Ah-ha! I knew it! I just knew it! I knew there was something wrong with Joe Elliott’s description of the 1948 U.S. Army ballistics test film of a goat being shot in the head.
. . .
Anyway, to recap: The goat film that Elliott has been citing was not filmed in real time but in 2,400 fps. The real-time film of the same goat and the same test shows that the goat’s reaction did not begin until about 1,000 milliseconds after the bullet hit the skull.
What does Mr. Sturdivan say:
Mr. STURDIVAN - Let me stop the film here and explain what is going to happen. This goat is standing with his horns taped to a bar, only to preserve the aiming point of the bullet, which will come in from the right this time, not from the left, from the right, will strike the goat between the eyes. The black tape is there only to show the relative motion which we were presuming was going to be small. I should say they were presuming, since this film was taken back around 1948, I believe. The first sequence will be a normal 24-frame-per-second view of this. This is a real time. First, we will observe the neuromuscular reaction, the goat will collapse then, and by the wiggling of his tail and the tenseness of the muscles we will see what I think has sometimes been called the decerebrate rigidity, and that takes place about a second after the shot and then slowly dissipates and you will see the goat slump, obviously dead.

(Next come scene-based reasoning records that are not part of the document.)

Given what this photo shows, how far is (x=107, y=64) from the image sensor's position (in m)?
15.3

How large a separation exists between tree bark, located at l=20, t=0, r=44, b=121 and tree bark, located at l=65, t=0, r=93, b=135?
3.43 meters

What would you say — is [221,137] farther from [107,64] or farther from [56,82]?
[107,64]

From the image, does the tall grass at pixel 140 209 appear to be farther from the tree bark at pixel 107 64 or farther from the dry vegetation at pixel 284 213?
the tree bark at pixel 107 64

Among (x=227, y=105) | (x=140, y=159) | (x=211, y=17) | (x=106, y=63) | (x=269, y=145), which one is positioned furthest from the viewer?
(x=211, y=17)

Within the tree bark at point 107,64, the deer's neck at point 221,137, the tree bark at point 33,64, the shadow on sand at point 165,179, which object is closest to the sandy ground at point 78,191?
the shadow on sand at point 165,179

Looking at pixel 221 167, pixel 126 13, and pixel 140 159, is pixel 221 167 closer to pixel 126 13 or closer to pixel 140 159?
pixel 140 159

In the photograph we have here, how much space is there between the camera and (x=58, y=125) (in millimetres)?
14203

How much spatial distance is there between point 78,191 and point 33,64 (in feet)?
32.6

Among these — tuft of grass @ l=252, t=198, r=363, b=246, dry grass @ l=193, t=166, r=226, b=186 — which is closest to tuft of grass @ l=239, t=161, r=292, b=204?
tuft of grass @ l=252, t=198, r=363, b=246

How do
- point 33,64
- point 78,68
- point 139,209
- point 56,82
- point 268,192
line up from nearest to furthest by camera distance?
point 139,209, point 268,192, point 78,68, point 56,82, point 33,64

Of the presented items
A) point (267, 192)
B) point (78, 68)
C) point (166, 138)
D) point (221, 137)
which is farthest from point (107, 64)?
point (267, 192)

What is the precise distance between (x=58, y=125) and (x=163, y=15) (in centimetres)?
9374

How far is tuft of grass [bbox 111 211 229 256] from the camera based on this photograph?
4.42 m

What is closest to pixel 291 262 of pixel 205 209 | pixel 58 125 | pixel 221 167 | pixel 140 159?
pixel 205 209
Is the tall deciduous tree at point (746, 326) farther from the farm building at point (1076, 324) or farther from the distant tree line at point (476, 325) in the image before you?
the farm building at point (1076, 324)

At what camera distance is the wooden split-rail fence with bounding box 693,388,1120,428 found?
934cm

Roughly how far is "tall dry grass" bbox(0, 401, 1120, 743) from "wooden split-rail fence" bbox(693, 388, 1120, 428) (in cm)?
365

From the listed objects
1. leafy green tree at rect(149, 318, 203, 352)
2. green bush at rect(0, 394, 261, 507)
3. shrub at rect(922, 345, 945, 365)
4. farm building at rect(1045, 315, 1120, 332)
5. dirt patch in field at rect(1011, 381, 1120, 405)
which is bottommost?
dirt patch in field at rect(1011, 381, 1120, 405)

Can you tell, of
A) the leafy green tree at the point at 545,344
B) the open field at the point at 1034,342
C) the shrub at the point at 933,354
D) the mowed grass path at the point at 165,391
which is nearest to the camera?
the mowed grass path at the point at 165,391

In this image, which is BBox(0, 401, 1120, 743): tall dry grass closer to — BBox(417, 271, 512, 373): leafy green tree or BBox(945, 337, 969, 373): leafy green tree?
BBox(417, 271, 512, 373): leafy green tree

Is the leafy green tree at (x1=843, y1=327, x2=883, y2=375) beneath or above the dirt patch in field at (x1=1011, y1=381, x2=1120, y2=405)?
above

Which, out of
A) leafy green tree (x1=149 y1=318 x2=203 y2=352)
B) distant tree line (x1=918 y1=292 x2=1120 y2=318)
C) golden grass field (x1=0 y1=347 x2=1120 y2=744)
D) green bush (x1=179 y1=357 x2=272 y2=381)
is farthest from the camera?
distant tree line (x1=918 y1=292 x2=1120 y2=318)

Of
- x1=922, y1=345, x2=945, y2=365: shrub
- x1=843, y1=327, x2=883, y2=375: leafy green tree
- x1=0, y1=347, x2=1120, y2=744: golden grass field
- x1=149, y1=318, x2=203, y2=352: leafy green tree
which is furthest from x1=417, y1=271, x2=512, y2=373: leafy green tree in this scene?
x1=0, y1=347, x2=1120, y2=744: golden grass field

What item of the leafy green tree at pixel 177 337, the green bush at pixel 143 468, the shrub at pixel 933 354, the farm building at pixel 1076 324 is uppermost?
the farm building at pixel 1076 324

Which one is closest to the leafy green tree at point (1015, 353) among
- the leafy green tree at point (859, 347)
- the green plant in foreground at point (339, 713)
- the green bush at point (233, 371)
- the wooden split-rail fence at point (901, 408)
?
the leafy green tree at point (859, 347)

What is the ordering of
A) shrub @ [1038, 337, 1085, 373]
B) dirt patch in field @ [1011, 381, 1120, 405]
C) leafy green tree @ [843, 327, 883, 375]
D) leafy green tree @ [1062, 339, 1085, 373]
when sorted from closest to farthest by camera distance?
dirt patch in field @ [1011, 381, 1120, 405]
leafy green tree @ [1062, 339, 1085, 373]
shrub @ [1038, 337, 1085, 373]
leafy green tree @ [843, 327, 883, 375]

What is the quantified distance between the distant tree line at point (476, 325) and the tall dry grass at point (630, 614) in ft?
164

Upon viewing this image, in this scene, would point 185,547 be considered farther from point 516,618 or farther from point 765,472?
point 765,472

No where does Mr. Sturdivan say that
first reaction of the goat is the “decerebrate rigidity”, which he observes happening about one second after the shot. He is saying that the
last movement of the goat takes place 1,000 milliseconds after the impact of the bullet.
So, when is the soonest reaction of the goat observed? Later he states:
Four one-hundredths of a second after that impact then the neuromuscular reaction that I described begins to happen; the back legs go out, under the influence of the powerful muscles of the back legs, the front legs go upward and outward, that back arches, as the powerful back muscles overcome those of the abdomen.
His entire HSCA testimony is on the following website:
https://mcadams.posc.mu.edu/russ/jfkinfo/hscastur.htmIt doesn’t matter if the film is shot at 24 frames per second or 2,400 frames per second. Four one-hundredths of a second is still four one-hundredths of a second. Or 40 milliseconds. 40 milliseconds after impact, the back legs start to go out.
Ah-ahhh ! ! !
So, yes, I confess. If we define the length of time that the goat starts to react as being the
last time the goat moved at all, then the goat reaction time is 1,000 milliseconds. Damm, that is one slow goat. But if we define the length of time that the goat starts to react as being the
first time he starts to move, the goat’s reaction time is 40 milliseconds.
If I can define JFK’s reaction time the same way Mr. Griffith does, when the backward movement of JFK stopped, at frame 321, then JFK’s reaction time was 490 milliseconds. Well within the possible reaction time of Dr. Zacharko, Dr. Mantik and all of his other experts.
Ah-ahhhhh !!!!!!!!!!!!!!!!
Keep trying, but you haven’t got my goat yet.